**PROBLEM A:**
Repeat the part of the Avro Arrow forum thread between "After decades of" and "Vick (Oct 8, 2020)", inclusive.
**PROBLEM B:**
In the Avro Arrow forum thread, which British aircraft does nuuumannn mention?
**PROBLEM C:**
Can you take the Avro Arrow forum thread further from the point where it stops?

**DOCUMENT EXCERPT:**
────────

# Found - the "Holy Grail" of Avro Arrow artifacts!!!



## buffnut453 (Oct 8, 2020)

Just saw this and thought at least a few forum members might be interested:

After decades of failed searches, the 'holy grail' of Avro Arrow artifacts uncovered at the bottom of Lake Ontario | National Post

Reactions: Bacon Bacon:
1 | Like Like:
2 | Like List reactions


----------



## Capt. Vick (Oct 8, 2020)

Fantastic! And who knew they found the DTV three years ago! Wow!


----------



## vikingBerserker (Oct 9, 2020)

That's just awesome!


----------



## rochie (Oct 9, 2020)

that is amazing


----------



## FLYBOYJ (Oct 9, 2020)

Pretty cool!


----------



## Crimea_River (Oct 9, 2020)

A test model is a "Holy Grail"? Move on people, it's embarassing.

Reactions: Bacon Bacon:
1 | Like List reactions


----------



## nuuumannn (Oct 10, 2020)

Crimea_River said:


> A test model is a "Holy Grail"? Move on people, it's embarassing.



Aww c'mon mate, you're supposed to get wrapped up in the national sentiment of the Arrow, just like the Brits do when the TSR.2 is mentioned...

Reactions: Agree Agree:
1 | Informative Informative:
1 | Like List reactions


----------



## Snautzer01 (Oct 10, 2020)

────────

**Saved data entries:**

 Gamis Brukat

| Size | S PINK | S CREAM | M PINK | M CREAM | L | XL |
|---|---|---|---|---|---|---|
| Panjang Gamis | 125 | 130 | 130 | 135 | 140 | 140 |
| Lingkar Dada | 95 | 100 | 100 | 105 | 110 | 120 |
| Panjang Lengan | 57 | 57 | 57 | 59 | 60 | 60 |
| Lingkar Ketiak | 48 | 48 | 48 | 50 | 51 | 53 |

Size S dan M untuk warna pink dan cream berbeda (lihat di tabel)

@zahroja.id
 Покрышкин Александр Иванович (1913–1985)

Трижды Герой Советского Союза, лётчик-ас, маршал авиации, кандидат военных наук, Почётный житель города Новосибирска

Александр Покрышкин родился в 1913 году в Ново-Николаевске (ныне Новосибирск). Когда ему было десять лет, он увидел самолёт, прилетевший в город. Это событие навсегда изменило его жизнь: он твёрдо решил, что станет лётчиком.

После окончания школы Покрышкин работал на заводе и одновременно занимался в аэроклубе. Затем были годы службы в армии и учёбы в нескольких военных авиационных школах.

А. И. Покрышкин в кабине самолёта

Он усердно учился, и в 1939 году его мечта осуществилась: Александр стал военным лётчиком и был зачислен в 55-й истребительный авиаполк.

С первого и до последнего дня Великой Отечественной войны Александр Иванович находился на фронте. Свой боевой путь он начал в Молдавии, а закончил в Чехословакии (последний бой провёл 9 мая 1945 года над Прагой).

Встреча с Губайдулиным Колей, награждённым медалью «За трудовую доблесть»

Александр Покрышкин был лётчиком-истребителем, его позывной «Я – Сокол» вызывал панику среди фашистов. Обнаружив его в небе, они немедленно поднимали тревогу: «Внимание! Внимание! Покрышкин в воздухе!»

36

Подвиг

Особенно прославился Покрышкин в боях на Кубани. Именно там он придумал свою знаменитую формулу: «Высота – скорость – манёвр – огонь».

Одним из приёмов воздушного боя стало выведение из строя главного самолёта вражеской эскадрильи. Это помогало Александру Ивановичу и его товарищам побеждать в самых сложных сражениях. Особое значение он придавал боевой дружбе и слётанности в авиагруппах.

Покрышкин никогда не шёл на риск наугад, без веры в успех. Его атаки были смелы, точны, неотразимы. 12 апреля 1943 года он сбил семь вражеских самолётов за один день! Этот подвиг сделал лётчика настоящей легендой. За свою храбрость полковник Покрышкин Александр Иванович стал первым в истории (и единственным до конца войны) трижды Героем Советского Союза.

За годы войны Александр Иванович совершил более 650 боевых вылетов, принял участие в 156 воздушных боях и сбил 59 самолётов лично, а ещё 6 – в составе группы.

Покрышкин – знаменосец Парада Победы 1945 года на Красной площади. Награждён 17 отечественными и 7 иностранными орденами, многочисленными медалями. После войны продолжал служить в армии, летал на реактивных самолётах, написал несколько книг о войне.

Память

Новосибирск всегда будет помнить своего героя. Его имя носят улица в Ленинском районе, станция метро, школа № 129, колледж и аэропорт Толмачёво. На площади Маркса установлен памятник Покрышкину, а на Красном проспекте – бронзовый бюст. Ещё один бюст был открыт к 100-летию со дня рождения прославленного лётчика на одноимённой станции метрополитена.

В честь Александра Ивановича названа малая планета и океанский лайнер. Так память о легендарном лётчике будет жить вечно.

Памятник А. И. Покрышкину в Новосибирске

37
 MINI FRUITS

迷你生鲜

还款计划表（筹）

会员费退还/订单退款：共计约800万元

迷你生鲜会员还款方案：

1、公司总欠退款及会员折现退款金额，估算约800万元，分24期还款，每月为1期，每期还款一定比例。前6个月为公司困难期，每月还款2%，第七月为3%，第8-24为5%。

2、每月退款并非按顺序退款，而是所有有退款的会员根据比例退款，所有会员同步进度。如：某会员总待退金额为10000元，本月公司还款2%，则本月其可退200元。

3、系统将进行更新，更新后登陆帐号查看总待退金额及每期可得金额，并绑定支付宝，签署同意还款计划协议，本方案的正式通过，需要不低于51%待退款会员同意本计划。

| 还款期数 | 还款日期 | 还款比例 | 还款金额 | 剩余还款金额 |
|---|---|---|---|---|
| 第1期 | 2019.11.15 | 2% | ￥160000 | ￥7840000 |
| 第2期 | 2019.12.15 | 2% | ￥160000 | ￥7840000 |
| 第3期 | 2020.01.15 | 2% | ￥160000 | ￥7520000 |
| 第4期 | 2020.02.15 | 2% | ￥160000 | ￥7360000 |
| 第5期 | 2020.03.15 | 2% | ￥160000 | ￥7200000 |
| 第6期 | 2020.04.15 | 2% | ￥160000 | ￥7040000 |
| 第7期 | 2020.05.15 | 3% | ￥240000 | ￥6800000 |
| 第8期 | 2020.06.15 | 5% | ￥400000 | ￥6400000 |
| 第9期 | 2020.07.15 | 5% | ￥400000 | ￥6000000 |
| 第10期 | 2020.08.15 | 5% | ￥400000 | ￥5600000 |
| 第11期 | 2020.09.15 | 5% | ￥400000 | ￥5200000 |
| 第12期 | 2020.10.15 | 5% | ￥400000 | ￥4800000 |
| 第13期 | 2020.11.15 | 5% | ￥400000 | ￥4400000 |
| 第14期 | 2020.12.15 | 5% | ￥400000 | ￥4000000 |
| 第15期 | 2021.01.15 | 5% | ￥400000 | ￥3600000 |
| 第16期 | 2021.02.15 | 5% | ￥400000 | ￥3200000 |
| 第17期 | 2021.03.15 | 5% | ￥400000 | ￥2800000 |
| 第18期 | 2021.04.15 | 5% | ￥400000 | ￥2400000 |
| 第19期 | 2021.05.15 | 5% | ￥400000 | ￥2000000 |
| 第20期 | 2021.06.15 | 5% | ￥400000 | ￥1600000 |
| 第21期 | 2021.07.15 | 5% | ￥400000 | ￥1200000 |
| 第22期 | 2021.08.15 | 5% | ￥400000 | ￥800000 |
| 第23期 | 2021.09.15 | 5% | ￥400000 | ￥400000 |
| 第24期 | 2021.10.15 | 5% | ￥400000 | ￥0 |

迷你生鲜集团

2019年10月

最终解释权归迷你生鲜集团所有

────────

**WRITTEN RESPONSE A:**
After decades of failed searches, the 'holy grail' of Avro Arrow artifacts uncovered at the bottom of Lake Ontario | National Post

Reactions: Bacon Bacon:
1 | Like Like:
2 | Like List reactions


----------



## Capt. Vick (Oct 8, 2020)

**WRITTEN RESPONSE B:**
The TSR.2.

**WRITTEN RESPONSE C:**
nuuumannn said:


> Aww c'mon mate, you're supposed to get wrapped up in the national sentiment of the Arrow, just like the Brits do when the TSR.2 is mentioned...


Holy grail is a tad optimistic. But cool it is.

Reactions: Agree Agree:
1 | Like List reactions


----------



## buffnut453 (Oct 10, 2020)

Hyperbole in a news report? I'm shocked...shocked, I tell you!!!

Just don't shoot the messenger, ok?😃

Reactions: Agree Agree:
1 | Funny Funny:
2 | Like List reactions


----------



## Crimea_River (Oct 10, 2020)

Not shooting the messenger at all and thanks for posting it. If I recall the Holy Grail reference was a quote from the researcher and not hyperbole from the National Post which is a pretty good paper in my opinion.

Reactions: Agree Agree:
1 | Like List reactions


----------



## Gnomey (Oct 25, 2020)

Great stuff!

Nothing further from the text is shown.